Single MRI phase: The model used only the hepatobiliary phase of gadoxetic acid-enhanced MRI. Arterial enhancement is one of the key diagnostic imaging findings for HCC, but arterial phase images were excluded due to frequent transient severe motion artifacts. Evidence from CT-based studies shows that multi-phase deep learning models yield higher accuracy than single-phase models. A future iteration incorporating arterial, portal venous, and delayed phases could improve diagnostic performance considerably.

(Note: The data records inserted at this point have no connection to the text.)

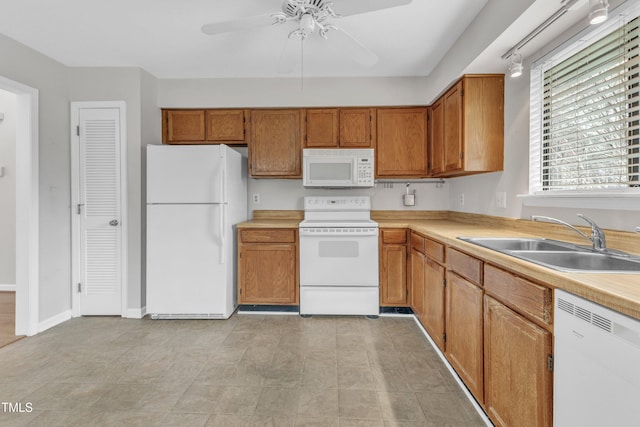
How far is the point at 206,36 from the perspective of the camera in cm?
253

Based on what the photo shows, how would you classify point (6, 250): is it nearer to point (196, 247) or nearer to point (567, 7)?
point (196, 247)

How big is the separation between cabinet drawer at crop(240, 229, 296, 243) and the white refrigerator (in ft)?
0.67

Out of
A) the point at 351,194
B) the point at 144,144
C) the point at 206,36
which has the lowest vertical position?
the point at 351,194

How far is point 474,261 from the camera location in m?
1.69

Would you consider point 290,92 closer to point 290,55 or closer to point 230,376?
point 290,55

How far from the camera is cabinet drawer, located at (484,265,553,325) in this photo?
3.73 ft

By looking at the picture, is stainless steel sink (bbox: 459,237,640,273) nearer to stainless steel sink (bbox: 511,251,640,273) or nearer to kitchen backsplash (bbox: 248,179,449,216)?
stainless steel sink (bbox: 511,251,640,273)

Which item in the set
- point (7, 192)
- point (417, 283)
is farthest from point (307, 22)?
point (7, 192)

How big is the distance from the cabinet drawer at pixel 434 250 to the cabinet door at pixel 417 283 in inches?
5.6

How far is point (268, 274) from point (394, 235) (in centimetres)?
127

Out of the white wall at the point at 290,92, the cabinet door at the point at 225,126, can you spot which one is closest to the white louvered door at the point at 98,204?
the white wall at the point at 290,92

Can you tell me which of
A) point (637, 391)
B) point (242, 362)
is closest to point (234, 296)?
point (242, 362)

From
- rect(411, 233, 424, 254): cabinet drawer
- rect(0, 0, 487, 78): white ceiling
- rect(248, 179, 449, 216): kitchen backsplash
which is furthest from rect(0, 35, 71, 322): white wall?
rect(411, 233, 424, 254): cabinet drawer

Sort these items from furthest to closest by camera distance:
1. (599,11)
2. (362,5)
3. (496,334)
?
(362,5)
(496,334)
(599,11)
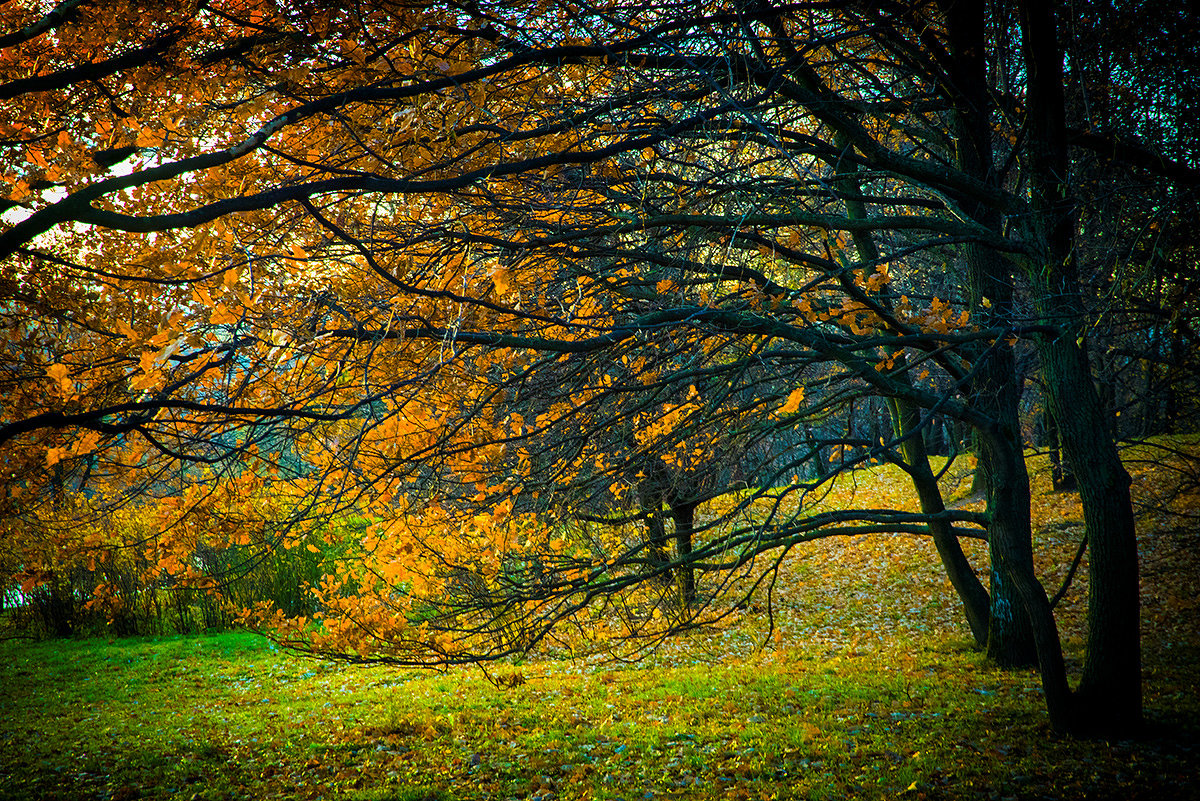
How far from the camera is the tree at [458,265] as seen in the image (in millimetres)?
3037

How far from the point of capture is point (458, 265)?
3729 millimetres

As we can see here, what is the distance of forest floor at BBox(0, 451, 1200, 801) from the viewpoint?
16.4ft

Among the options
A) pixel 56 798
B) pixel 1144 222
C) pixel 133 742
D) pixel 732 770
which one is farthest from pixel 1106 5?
pixel 133 742

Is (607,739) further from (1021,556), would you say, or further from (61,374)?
(61,374)

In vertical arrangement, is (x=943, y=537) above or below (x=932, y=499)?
below

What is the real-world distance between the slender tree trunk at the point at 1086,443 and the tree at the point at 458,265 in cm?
2

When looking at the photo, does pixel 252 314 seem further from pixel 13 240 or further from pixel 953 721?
pixel 953 721

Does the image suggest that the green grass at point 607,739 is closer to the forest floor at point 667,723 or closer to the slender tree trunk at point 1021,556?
the forest floor at point 667,723

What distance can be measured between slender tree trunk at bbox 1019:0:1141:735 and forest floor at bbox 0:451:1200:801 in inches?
16.0

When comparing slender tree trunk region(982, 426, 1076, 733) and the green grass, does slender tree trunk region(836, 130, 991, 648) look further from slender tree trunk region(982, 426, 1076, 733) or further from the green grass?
slender tree trunk region(982, 426, 1076, 733)

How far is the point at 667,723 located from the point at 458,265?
508 centimetres

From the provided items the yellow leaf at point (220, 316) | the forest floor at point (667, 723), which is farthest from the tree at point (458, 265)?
the forest floor at point (667, 723)

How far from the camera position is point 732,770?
5281 mm

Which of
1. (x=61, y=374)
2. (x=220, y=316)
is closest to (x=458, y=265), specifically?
(x=220, y=316)
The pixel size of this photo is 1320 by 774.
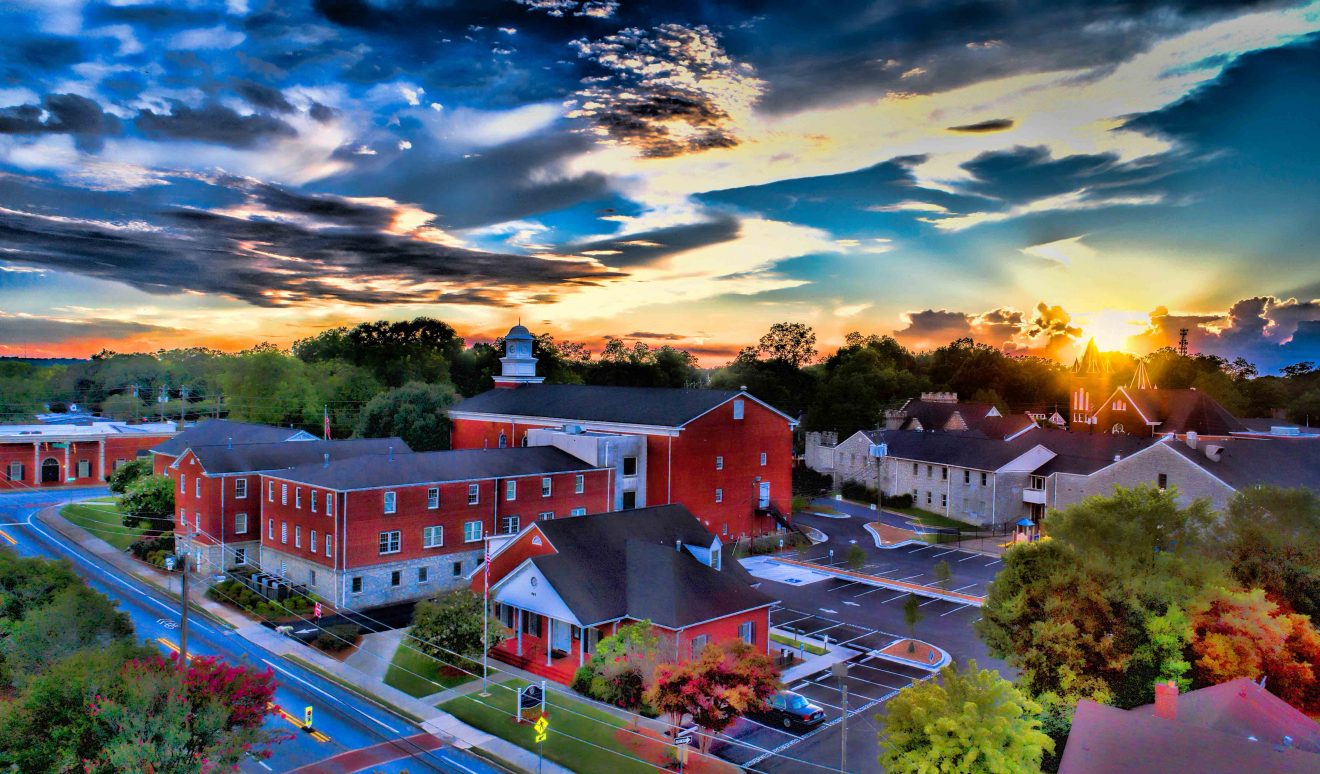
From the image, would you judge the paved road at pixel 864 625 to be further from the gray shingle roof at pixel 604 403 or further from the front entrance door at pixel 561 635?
the gray shingle roof at pixel 604 403

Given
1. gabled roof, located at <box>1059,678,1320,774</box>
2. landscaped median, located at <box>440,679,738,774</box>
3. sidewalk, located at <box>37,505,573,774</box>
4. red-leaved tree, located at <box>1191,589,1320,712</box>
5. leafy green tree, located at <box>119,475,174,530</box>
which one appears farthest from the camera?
leafy green tree, located at <box>119,475,174,530</box>

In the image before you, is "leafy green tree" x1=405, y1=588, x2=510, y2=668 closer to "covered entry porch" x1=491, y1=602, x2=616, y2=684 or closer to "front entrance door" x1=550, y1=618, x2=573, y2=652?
"covered entry porch" x1=491, y1=602, x2=616, y2=684

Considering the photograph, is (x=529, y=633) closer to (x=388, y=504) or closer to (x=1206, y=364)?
(x=388, y=504)

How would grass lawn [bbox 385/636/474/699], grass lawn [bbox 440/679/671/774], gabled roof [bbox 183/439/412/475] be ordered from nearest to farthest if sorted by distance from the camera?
grass lawn [bbox 440/679/671/774] → grass lawn [bbox 385/636/474/699] → gabled roof [bbox 183/439/412/475]

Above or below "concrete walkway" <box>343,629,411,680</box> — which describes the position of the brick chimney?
above

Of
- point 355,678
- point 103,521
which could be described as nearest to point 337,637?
point 355,678

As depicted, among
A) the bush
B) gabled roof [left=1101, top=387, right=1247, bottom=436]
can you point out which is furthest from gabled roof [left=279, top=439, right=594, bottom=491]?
gabled roof [left=1101, top=387, right=1247, bottom=436]
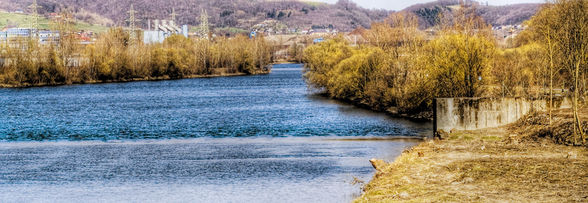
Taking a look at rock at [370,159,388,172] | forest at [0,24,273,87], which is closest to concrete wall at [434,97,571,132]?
rock at [370,159,388,172]

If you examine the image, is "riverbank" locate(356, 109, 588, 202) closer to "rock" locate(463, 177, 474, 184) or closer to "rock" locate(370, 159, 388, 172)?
"rock" locate(463, 177, 474, 184)

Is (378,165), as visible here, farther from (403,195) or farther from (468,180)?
(403,195)

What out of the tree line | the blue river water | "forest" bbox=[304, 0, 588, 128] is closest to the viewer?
the blue river water

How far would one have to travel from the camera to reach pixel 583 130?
23875 millimetres

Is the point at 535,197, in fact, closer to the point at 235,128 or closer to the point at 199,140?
the point at 199,140

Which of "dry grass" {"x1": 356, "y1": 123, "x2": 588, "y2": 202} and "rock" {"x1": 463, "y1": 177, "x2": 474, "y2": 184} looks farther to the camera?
"rock" {"x1": 463, "y1": 177, "x2": 474, "y2": 184}

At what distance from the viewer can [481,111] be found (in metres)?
30.0

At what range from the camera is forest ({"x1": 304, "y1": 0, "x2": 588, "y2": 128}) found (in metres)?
25.9

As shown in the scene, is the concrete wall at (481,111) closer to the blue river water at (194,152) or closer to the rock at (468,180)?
the blue river water at (194,152)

Patient selection bias: All training patients had undergone surgical resection, meaning they had relatively preserved liver function (all Child-Pugh A). Additionally, all tumors in the study showed typical low signal intensity on hepatobiliary phase MRI. This means the model may not generalize well to patients with advanced cirrhosis (Child-Pugh B or C) or to atypical HCCs that do not show classic hypointensity. The real-world HCC population includes a broader spectrum of liver function and tumor phenotypes.
Single-vendor training data: The training dataset was acquired exclusively on Philips MR scanners, which may have introduced vendor-specific imaging characteristics into the learned features. While the external validation set used scanners from Philips, Siemens, and GE (demonstrating some cross-vendor robustness), the slightly lower external validation accuracy (90% vs. 94% internal) could partly reflect this vendor bias. Training on multi-vendor data from the outset would likely improve generalizability.
Future directions: The authors suggest expanding to multi-phase MRI input, including arterial phase images despite motion artifact challenges. Increasing the training dataset to include patients with varying degrees of liver function and atypical HCC presentations would broaden clinical applicability. Multi-vendor, multi-institutional training data would further reduce overfitting to scanner-specific features. The authors also note that additional experiments with more cases are needed for clearer conclusions about the model's comparative advantage over established architectures like ResNet50 and Inception-ResNetV2.